Notre syndicalisme est ouvert à tous, chaque salarié-e y a sa place quels que soient son statut,
sa nationalité, ses idées politiques, etc. Mais le syndicalisme est irrémédiablement opposé au
fascisme, à l’extrême-droite, à la xénophobie, au racisme, à l’homophobie, au sexisme. Celles et
ceux qui défendent de telles « idées » ne peuvent se revendiquer du mouvement ouvrier, ils et elles
en sont les ennemi-e-s ! Nous le réaffirmons d’autant plus que nous savons que la campagne pour
les élections présidentielles va être source de nombreuses déclarations abjectes dans ce sens, et
aussi de compromissions de certain-e-s dans l’espoir de gagner des voix.
Pour l’Union syndicale Solidaires qui défend l’indépendance du mouvement syndical, cette
période doit être celle des débats de fond.
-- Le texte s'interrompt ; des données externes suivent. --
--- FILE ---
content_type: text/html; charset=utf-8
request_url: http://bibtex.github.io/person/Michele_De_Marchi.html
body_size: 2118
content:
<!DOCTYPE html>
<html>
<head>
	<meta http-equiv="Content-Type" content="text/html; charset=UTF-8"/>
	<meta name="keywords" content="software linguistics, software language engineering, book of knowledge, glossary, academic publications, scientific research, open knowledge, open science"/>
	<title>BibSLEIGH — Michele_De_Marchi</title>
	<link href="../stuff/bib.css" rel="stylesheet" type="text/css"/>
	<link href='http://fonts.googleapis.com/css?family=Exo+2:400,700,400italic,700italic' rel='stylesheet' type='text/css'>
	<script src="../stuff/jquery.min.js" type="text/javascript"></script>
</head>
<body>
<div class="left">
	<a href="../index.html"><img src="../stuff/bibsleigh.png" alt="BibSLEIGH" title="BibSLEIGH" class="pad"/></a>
Les derniers mouvements sociaux ont porté des revendications
fortes ; il s’agit de rappeler aux organisations politiques leur soutien à ces mouvements.
Les dégâts de l’ultralibéralisme au pouvoir depuis 2007 sont dramatiques, la casse méthodique de
toutes nos conquêtes sociales a des conséquences sur des millions de citoyen-ne-s toujours plus
précarisé-e-s tandis qu’une petite minorité ne cesse de s’enrichir toujours plus. Nous savons aussi
qu’un gouvernement de gauche plurielle fut celui qui privatisa le plus depuis un demi-siècle. La
solution est entre nos mains, dans les luttes que nous saurons mener. Quels que soient les pouvoirs
en place, notre Union syndicale reste un syndicalisme de contre-pouvoir.
Nous voulons changer les choses : au quotidien à travers des revendications immédiates, et plus
fondamentalement en modifiant l’organisation de la société. Notre ambition est justifiée, nécessaire,
mais grande ; elle nécessite un saut significatif dans le développement continu de notre
Union syndicale.
Notre syndicalisme n’existe pas s’il ne s’appuie pas sur une pratique de masse sur le lieu de
travail. Ceci n’est aucunement contradictoire avec la nécessité d’un syndicalisme interprofessionnel,
indispensable pour ne pas tomber dans le corporatisme, pour créer les liens solidaires entre
travailleurs-euses pour engager la transformation écologique de l’économie, pour penser et
construire dans nos luttes d’aujourd’hui la société de demain.
Lors de notre 4e congrès, en juin 2008, nous lancions un « appel à toutes les organisations syndicales
pour que se mette en place, à tous les niveaux, national, local et sectoriel, un front syndical
commun d’action qui permette de construire les rapports de force et les mobilisations nécessaires
». Les mobilisations de 2009 et 2010 constituent un pas non négligeable en ce sens, mais
nous en connaissons aussi les limites ; il nous reste maintenant à faire en sorte que le syndicalisme
de transformation sociale pèse davantage. C’est un élément décisif comme l’a montré l’expérience
guadeloupéenne du début 2010, comme le montre aussi ce qui se joue actuellement par exemple
en Tunisie, en Algérie ou en Egypte… Un affrontement central demeure nécessaire et la grève
générale interprofessionnelle est un moyen essentiel pour y parvenir.